┌─ ФРАГМЕНТ ДОКУМЕНТА

«Спецоперация» российской культуры
По поводу российской культуры, невинного Толстого и того, что «отменять нужно рОссийскую армию, а не рУсские книги».
Четыре тезиса.
1. Витольд Гомбрович, Божена Немцова, Якуб Колас, Валентин Беньяк, Анастас Шкема, Василе Александри, Лидия Койдула, Ева Яниковски, Йонас Мачюлис-Майронис. Это все – прекрасные писатели, поэты и драматурги Польши, Беларуси, Словакии, Молдовы, Венгрии, Эстонии, Литвы, Латвии и других соседских и культурно близких стран, которых украинские дети НЕ изучают в школе, потому что программа забита Чеховыми, Пушкиными и прочими Толстоевскими.
Я напоминаю, что Россия – не единственное соседское государство. Я напоминаю, что практически все остальные наши соседи в разы ближе нам в историческом, «генетическом», культурном и ментальном плане, чем Россия. Также я хотела бы видеть в Украине памятники этих и других авторов наших добрых соседей. Для этого всего-то нужно снять бюсты Пушкиным/Лениным/Чапаевым, переплавить их и отлить новые работы. Такие изменения помогут качественно изменить отношения с близкими нам странами, на которые у нас не хватало ресурса из-за железных клешней российской культуры (художественной и социальной).
Переходя с человеческого на президентосоветнический: «страна с маленькой культурой» – это та, что кроме своей культуры знает только культуру бывшей имперской метрополии. «Страна с большой культурой» собирает культуры близких себе по духу государств. Отказавшись от проявлений российской культуры, мы не потеряем ровным счетом ничего. Мы только приобретём.
2. Культура России имплицитно преподносится ее адвокатами как нечто, обладающее крайне высокой самоценностью.
У меня вопрос. Где в обсуждаемой «великой» культуре известные произведения, посвящённые Голодомору? Где поэзия о депортации черкесов Российской империей? Лермонтов написал уйму стихов, глорифицирующих захватническую войну на Кавказе. Где о депортации целого Кавказского народа? (Рекомендую прочесть его «Уланша», сразу и навсегда снимает все вопросы о «русских» солдатах и «русской» культуре). Ведь какой масштаб темы, какая фактура. Где сборники сочинений о подавлении Московией малых народов Сибири? Где современные пьесы о вырезании красной армией духовных лам и уничтожении уникальной культуры во время захвата Тувы в 30-х? Где балет о Ходжалинской резне российскими солдатами в Азербайджане? Где опера о вырезании Казани? Где представленный на МКФ художественный фильм о миллионе мирных жителей Афганистана, убитых российской армией? Фильмов о бедных солдатиках-афганцах пруд пруди. Где фильмы об их жертвах? Разве это все не потрясающие темы? Разве это не часть истории России, причём основополагающая ее часть?
Разве эти темы можно замалчивать? Особенно в контексте развития нарратива исторического сознания российского народа? В великой культуре ведь подразумевается саморефлексия? Зрелость в принятии ответственности? Смелость, наконец?
Разве все вышеперечисленное не потрясающие воображение темы? Просто кладезь монументализма для культуры, желающей считать себя великой. Разве российская культура не приобретёт признание от разговора на подобные тектонические темы? Так где эти произведения? Почему их нет?

└─
┌─ ИСХОДНЫЕ ДАННЫЕ

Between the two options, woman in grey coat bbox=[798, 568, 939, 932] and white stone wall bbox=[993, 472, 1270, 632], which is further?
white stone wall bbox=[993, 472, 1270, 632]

└─

• **ЗАДАНИЕ**: Какое произведение Лермонтова рекомендуется прочесть во фрагменте документа о российской культуре?

• **РЕШЕНИЕ ЗАДАЧИ**: «Уланша».